Gli episodi si sono verificati nell'arco di alcuni mesi in aree pubbliche del quartiere, soprattutto nei pressi di fermate dell'autobus e zone di passaggio. Il primo caso documentato risale al 9 giugno, quando una giovane ha denunciato di essere stata palpeggiata nei pressi di una fermata del bus. Tre giorni dopo, il 12 giugno, si è verificato un secondo episodio in via Antonio Capetti. Le denunce si sono intensificate durante l’estate, fino all’ultimo caso, datato 7 settembre, quando una ragazza ha riferito di essere stata avvicinata e molestata da un uomo sul ponte pedonale che collega la fermata dell’autobus al centro commerciale Roma Est.

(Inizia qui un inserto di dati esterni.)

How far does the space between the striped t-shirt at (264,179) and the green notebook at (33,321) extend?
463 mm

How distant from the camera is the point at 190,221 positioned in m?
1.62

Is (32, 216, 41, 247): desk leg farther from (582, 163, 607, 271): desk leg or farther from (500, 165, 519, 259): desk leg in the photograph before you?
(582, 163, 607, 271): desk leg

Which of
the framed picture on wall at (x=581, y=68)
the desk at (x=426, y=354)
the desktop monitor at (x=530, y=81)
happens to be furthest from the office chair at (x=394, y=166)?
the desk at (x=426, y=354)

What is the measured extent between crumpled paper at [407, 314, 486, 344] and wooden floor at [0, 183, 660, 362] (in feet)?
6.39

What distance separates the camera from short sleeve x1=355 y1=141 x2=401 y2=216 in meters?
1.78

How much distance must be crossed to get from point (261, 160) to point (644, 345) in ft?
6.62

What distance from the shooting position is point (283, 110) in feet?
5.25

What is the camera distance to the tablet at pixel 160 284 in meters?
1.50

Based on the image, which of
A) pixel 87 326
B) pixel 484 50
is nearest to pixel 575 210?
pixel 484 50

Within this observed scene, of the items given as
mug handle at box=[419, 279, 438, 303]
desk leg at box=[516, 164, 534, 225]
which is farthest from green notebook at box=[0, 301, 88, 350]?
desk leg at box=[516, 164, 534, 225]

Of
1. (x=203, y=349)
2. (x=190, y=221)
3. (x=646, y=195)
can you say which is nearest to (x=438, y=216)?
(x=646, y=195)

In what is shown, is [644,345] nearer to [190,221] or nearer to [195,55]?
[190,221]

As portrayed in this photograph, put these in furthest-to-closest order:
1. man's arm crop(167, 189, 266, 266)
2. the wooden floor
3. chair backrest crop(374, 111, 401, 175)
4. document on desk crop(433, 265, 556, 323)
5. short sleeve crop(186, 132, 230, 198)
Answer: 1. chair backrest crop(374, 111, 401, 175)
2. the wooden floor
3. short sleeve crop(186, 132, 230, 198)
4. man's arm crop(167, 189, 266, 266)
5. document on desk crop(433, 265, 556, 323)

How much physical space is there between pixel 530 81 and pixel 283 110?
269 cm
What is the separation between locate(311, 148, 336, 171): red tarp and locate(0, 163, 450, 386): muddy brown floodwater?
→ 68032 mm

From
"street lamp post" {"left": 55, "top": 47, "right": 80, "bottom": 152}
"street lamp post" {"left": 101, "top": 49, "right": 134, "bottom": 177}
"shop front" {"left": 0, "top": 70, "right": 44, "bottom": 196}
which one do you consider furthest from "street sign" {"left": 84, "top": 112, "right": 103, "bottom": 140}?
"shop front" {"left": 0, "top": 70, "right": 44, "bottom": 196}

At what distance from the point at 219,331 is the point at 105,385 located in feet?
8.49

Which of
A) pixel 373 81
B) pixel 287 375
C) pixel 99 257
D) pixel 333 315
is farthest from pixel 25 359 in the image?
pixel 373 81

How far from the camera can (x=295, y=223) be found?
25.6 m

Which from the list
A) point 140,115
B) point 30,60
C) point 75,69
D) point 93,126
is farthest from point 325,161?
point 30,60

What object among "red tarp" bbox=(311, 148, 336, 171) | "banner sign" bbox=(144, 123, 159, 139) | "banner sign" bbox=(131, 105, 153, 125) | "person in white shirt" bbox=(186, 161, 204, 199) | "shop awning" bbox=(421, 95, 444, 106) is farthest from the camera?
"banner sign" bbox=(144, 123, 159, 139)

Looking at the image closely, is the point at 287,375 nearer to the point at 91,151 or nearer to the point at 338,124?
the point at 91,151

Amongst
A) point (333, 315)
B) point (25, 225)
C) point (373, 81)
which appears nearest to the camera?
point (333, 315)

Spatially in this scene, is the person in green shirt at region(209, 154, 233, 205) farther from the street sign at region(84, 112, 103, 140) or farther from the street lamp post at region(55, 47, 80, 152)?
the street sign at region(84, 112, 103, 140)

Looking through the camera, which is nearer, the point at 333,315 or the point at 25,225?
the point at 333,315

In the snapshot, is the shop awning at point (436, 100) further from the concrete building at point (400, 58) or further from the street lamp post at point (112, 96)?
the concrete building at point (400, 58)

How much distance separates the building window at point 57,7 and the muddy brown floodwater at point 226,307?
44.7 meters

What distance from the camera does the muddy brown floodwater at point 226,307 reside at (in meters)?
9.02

Secondo la ricostruzione, il sospettato avrebbe filmato la scena con il proprio telefono.
Le vittime, ascoltate separatamente, hanno fornito una descrizione compatibile: si tratterebbe di un uomo di circa 30 anni, fisico atletico, carnagione chiara, barba lunga e diversi tatuaggi. Tutte hanno riferito che parlava italiano senza inflessioni straniere e che sembrava muoversi con sicurezza nella zona. Un elemento preoccupante è l’uso sistematico dello smartphone durante le aggressioni, che lascia ipotizzare l’esistenza di video delle molestie.
La procura di Roma ha aperto un fascicolo per molestie e violenza sessuale. Gli inquirenti stanno valutando eventuali collegamenti con altri episodi e non escludono che il numero delle vittime possa essere superiore a quello finora emerso. Intanto, le forze dell’ordine hanno intensificato i controlli e stanno acquisendo le immagini delle telecamere di videosorveglianza.
Un episodio che ha scosso la comunità locale, dove cresce la preoccupazione per la reiterazione degli episodi e la sensazione di insicurezza diffusa. Le autorità invitano chiunque sia stato vittima o testimone a farsi avanti per aiutare le indagini.